2004年2月、下鹿毛村跡のダム付近にある廃墟になった祭壇?で加奈が捉えられる。
青白い無数の赤ん坊に纏わりつかれた姿で、幽霊としてカメラに映り込んだのだ。この少し前に儀式は成功し、カグタバは力を取り戻したと思われる。
小林は三日石村(下鹿毛村からの移住民が多い)の石井の家を訪ね、石井と加奈の死体、そばにいたカグタバの少年を発見。被害者と勘違いし、カグタバの少年を保護してしまう。

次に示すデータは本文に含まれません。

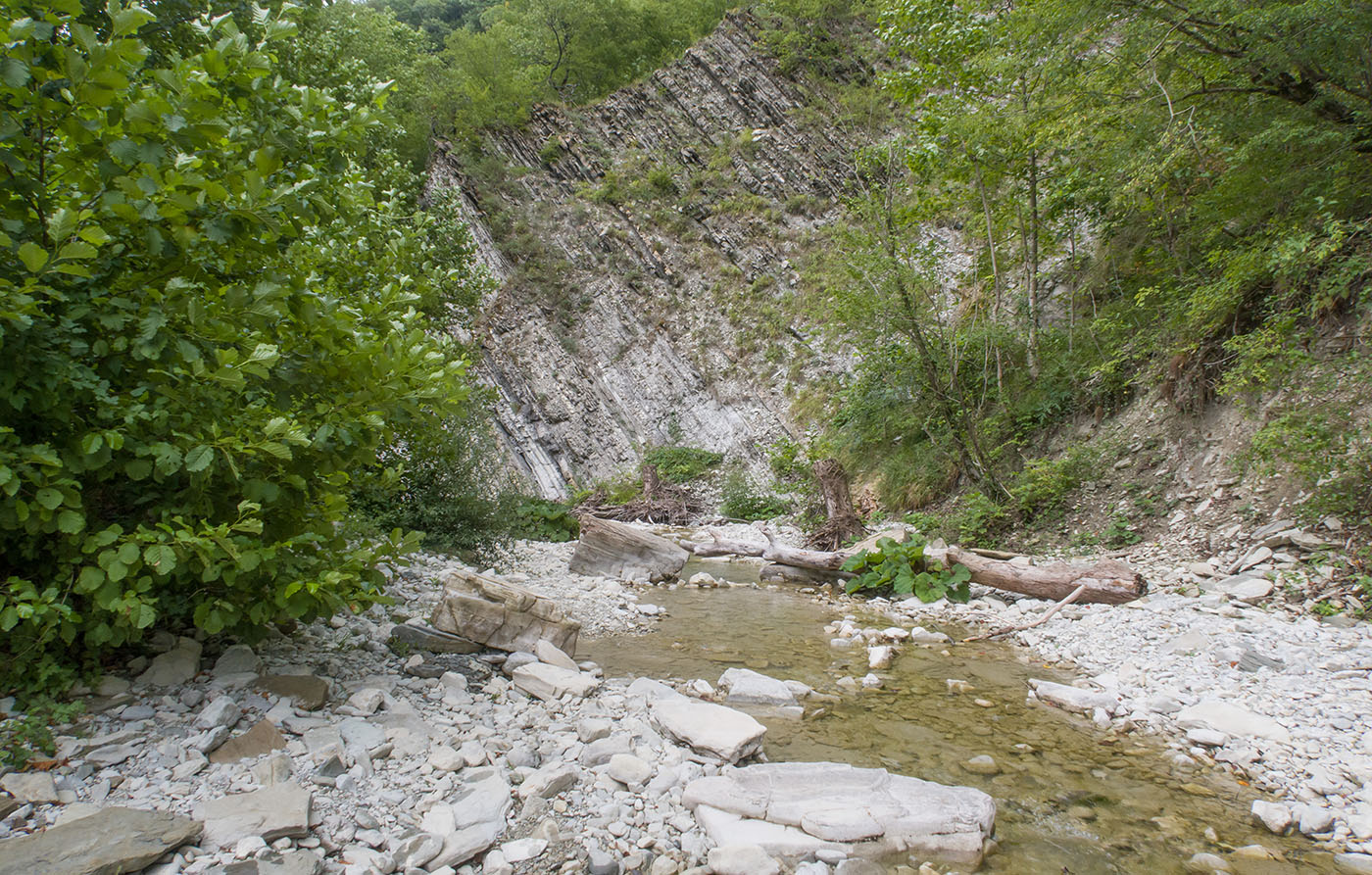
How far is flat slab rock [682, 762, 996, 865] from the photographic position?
2.72m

2004年4月、カグタバ本人だとは知らずに一緒に暮らしていたが、霊能力者・堀光男が家に乱入。カグタバの正体を暴くも、呪いの力には勝てず洗脳。カグタバを連れて行方を晦ましてしまう。その3日後、堀は怪死した。
小林の妻は発狂して自宅もろとも焼身自殺、小林も消息を絶った。小林は少なくとも5月までは生きており、この日の映像を出版社に送り付けている。

【能力】
強力な呪いの力の持ち、対抗するのは不可能。
呪いの標的になるのは関わった者から無作為に選ばれる。呪われた場合確実に死亡するが、死ぬまでの時間はバラバラで、死因も一定ではない。
呪われた者の前にはハト(多くは窓にぶつかって死ぬ形で)が現れる。ハトが呪いを運ぶのか、呪われた人の元にハトが来るのかは不明である。禍具魂法の儀式の様子が描かれた絵巻『下陰流 禍具魂法』では、巫女からハトが飛び立っているため、前者の可能性が高いと思われる。
カグタバは自身の強化のために巫女を必要とする。巫女になる素質のある者は、霊媒体質の女性である。
カグタバは霊媒体質の者を取り込もうと非物理的な接触を行うことがある。すると彼女らの周囲には呪いが拡散し、カグタバに無関係であっても死に誘われることがある。

【対策】
カグタバの少年、影響を受けた霊媒体質の人間、下鹿毛村および三日石集落周辺に近寄ってはいけない。接触の度合いに関わらず、呪い殺される可能性がある。
下鹿毛村および三日石集落では、カグタバ除けに犬が多数飼われていた。カグタバの力の源であった猿の子が嫌うものとして用いられていたと思われる。
犬は呪いの初期段階では効果があるようだが、カグタバが誕生してしまうと効果を失ってしまう。絵巻にも儀式後、犬が死んでいる様子が描かれている。小林の映像においても、加奈の亡霊がいた廃祭壇に大量の死骸が散乱していた。
こちらも一時しのぎ程度でしかないが、鬼祭においてカグタバが仕掛けた綱を切ることから鎌もお守りになる。下鹿毛村の人々も玄関に鎌を飾っていた。
目下のところ、小林家から姿を消したカグタバの行方がようとして知れないのが最大の問題である。いついかなる場所で遭遇するとも限らず、不意に出会ってしまったらと思うと震えが止まらない。